On 13/11/13 23:55, spir wrote:
Hello,

I have an error "cannot assign to immutable field". However, it is mutable as I understand according to "inherited mutability" rule exposed in the tutorial (section 'Structs'). The field in question is in a struct itself item of an array, itself field in a super-structure (lol!) which is self. All this happens in a method called on "&mut self". (And the compiler lets me change self elsewhere in the same method.) Thus, what is wrong? Or is it so that the mutability cascade is broken due to the array? How then restore it and be able to change a struct item's field? I guess arrays are mutable by default aren't they? (Or else, here it should due to inherited mutability, since it is a field of a mutable struct.)
What do I miss?

You need to use the .mut_iter() method, [T].iter() yields &T references, while the former yields &mut T references (and can only be used on vectors that have mutable contents, like ~[T] in a mutable slot, or &mut [T] or @mut [T]).

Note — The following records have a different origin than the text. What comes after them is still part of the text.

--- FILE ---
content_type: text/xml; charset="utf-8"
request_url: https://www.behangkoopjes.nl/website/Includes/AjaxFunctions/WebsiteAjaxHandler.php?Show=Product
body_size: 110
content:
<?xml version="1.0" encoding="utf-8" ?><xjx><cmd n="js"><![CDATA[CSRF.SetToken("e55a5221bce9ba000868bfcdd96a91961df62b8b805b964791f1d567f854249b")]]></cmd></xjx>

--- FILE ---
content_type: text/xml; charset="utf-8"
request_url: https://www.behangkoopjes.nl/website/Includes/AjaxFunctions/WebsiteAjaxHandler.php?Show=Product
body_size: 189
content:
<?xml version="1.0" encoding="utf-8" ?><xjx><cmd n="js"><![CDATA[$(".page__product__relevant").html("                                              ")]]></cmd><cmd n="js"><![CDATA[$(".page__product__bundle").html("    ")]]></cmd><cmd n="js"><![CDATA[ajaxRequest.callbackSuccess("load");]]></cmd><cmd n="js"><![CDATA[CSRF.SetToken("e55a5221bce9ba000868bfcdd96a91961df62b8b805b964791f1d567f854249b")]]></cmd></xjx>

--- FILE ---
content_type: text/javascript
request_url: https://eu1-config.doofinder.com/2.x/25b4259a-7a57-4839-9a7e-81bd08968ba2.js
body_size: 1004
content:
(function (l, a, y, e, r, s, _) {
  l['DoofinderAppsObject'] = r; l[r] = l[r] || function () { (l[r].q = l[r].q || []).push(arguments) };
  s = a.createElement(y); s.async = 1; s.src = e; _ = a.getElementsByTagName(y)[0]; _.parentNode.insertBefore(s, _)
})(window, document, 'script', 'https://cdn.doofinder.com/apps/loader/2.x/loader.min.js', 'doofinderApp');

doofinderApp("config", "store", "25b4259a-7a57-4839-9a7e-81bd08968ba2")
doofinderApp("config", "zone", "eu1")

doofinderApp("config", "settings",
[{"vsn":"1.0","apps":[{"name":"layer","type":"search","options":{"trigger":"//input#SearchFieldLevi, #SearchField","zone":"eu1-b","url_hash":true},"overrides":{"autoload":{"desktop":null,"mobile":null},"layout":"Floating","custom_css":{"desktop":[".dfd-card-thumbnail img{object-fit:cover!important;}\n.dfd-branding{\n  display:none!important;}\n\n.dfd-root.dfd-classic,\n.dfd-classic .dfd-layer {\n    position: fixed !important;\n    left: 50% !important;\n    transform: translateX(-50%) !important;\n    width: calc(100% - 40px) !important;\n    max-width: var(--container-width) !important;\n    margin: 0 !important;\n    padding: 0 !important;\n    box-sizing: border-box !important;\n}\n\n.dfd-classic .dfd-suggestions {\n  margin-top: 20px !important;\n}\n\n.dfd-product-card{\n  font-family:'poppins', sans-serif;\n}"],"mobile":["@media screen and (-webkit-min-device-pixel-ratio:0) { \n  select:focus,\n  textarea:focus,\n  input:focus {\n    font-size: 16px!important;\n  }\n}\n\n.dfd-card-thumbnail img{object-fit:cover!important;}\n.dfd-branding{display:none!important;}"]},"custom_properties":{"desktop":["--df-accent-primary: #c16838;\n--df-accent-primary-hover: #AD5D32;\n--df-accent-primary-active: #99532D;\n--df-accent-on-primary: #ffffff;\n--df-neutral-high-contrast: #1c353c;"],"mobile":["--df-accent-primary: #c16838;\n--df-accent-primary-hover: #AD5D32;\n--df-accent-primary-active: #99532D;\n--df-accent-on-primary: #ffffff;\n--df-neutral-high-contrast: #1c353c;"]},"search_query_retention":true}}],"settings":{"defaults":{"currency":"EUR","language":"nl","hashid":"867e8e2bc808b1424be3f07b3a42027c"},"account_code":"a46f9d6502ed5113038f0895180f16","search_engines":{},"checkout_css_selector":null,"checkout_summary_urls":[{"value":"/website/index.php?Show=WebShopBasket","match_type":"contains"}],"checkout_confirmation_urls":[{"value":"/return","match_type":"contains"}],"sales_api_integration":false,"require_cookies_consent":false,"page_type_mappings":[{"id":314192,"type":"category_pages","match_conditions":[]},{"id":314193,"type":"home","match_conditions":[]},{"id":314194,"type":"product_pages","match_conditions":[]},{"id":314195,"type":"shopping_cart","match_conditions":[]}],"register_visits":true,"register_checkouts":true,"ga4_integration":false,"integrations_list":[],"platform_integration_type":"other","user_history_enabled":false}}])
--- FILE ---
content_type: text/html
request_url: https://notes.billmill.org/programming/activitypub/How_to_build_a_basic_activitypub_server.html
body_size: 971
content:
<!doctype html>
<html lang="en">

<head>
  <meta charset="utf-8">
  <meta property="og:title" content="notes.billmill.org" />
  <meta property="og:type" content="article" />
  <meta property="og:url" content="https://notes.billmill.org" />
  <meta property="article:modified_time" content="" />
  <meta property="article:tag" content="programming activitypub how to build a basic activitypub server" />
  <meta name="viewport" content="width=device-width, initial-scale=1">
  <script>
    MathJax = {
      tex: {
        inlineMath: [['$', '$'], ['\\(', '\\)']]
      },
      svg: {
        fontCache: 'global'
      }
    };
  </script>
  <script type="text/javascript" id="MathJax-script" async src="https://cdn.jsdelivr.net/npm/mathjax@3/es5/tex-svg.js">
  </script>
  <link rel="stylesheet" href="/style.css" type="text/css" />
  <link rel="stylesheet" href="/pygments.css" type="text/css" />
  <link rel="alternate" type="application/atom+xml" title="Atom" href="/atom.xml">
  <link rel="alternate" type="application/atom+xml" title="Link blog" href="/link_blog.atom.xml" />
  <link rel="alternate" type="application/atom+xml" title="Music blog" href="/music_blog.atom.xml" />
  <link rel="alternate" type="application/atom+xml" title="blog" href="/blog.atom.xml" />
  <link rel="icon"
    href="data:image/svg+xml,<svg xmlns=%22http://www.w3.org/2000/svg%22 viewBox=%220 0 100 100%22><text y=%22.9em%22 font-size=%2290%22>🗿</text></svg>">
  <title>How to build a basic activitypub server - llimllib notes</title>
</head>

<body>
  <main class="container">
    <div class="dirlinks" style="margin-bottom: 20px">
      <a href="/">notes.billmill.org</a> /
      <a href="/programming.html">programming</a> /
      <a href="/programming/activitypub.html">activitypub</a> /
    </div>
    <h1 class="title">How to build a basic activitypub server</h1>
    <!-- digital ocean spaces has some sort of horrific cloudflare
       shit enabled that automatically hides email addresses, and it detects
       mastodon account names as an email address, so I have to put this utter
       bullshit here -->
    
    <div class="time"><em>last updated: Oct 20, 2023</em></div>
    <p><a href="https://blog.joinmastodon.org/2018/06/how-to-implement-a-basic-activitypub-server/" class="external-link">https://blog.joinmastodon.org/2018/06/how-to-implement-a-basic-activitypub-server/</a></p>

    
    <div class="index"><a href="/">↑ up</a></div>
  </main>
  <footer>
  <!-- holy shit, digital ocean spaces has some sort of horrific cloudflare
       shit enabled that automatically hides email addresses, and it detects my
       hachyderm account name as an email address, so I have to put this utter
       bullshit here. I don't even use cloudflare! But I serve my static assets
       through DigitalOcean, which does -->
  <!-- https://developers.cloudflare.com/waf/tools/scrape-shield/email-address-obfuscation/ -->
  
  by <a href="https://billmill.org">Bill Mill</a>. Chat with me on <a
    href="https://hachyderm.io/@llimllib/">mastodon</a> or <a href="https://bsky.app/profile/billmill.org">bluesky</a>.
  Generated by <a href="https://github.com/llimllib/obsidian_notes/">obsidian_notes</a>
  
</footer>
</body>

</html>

http://static.rust-lang.org/doc/master/std/vec/trait.MutableVector.html#tymethod.mut_iter

(Unfortunately the docs are not good with respect to built-in types. Methods can only be implemented on built-ins via traits, and the indication that the built-ins implement a trait is only shown on the page for the trait itself.)

[Code below untested yet due to error.]

    fn expand (&mut self) {
        // A mod table expands by doubling its list bucket capacity.
        // Double array of lists, initially filled with NO_CELL values.
        let NO_CELL : uint = -1 as uint;    // flag for end-of-list
        self.n_lists *= 2;
        self.lists = vec::from_elem(self.n_lists, NO_CELL);

        // replace cells into correct lists according to new key modulo.
        let mut i_list : uint;
        let mut i_cell : uint = 0;
        for cell in self.cells.iter() {
            // Link cell at start of correct list.
            i_list = cell.key % self.n_lists;
            cell.i_next = self.lists[i_list];           // ERROR ***
            self.lists[i_list] = i_cell;
            i_cell += 1;
        }
    }

I take the opportunity to ask whether there's an (i, item) iterator for arrays.

You can use the .enumerate() method on iterators, so

    for (i, cell) in self.mut_iter().enumerate() {
        ...
    }

http://static.rust-lang.org/doc/master/std/iter/trait.Iterator.html#method.enumerate


(Also, you will possibly meet with mutable borrow complaints (I'm not 100% sure of this), which you can address by destructuring self, so that the compiler knows all the borrows are disjoint:

let StructName { lists: ref mut lists, cells: ref mut cells, n_lists: ref mut n_lists } = *self;

and then use `lists`, `cells` and `n_lists` (they are just &mut references pointing to the corresponding fields of self).)